There is a reason we don’t know the list of required mutations and the advantage each one provided for the steadily increasing functional complexity that was required to arrive at life’s massively complex subsystems mindlessly and accidentally; it is because it is virtually impossible for that to happen. Random modifications to significant functional complexity always degrade its functionality as opposed to enhancing it. This is because the extremely rare, luckily advantageous modifications or additions are overwhelmed by deleterious ones. For example, it would be a miracle if randomly generated changes to a software application’s binary code enhanced its functionality such that it added new features to it instead of destroying it – even if, to simulate natural selection, every 100 “mutations” one could purposefully and thoughtfully insert an advantageous modification. It is the same with the functional complexity of life or any digital information-driven instance of significant functional complexity.
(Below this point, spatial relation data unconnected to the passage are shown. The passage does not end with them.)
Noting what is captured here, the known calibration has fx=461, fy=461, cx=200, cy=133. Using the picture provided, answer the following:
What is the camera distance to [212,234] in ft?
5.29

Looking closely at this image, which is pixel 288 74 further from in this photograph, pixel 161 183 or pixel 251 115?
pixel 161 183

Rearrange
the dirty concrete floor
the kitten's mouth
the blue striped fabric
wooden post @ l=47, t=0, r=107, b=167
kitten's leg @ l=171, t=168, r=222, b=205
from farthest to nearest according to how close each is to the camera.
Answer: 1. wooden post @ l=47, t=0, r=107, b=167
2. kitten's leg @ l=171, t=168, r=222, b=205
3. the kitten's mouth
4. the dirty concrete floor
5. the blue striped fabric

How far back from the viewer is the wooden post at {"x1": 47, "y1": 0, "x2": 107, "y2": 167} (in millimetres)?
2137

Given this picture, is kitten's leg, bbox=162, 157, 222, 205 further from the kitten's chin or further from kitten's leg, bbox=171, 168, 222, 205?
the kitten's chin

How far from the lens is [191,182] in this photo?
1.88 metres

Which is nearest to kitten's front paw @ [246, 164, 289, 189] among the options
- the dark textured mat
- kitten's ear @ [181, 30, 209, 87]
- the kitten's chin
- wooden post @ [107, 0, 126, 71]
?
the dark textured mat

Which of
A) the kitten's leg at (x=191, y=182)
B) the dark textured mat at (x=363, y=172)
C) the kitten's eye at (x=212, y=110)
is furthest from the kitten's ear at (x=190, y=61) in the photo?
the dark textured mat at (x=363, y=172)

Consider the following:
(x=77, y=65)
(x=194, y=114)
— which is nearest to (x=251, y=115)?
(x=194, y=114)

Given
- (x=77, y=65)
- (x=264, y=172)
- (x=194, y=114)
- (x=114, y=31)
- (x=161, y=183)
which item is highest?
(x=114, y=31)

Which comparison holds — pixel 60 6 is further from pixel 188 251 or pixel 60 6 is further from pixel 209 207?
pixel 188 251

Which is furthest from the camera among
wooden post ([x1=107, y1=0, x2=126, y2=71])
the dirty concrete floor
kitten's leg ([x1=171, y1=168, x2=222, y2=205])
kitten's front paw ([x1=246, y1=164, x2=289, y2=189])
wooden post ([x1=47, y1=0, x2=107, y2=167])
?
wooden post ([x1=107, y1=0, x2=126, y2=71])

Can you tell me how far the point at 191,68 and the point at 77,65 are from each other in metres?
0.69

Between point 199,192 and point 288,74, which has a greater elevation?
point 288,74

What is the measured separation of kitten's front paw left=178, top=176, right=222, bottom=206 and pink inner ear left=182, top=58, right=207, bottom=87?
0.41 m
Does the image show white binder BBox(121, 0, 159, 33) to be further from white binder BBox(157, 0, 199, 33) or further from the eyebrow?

“This lack of knowledge is understandable, but is required if one is going to assert …”
Should have been
“This lack of knowledge is understandable, but such knowledge is required if one is going to assert …”
The most any evolutionist can even attempt to explain is how an eye can come from an eye and a wing from a wing. It is simply the case that natural selection has not and cannot explain why a wing came from a non-wing or an eye from a non-eye. There are no intermediate steps that can be explained. Evolution has no explanation for the existence of the cell. Miller is a sophist and ideologue.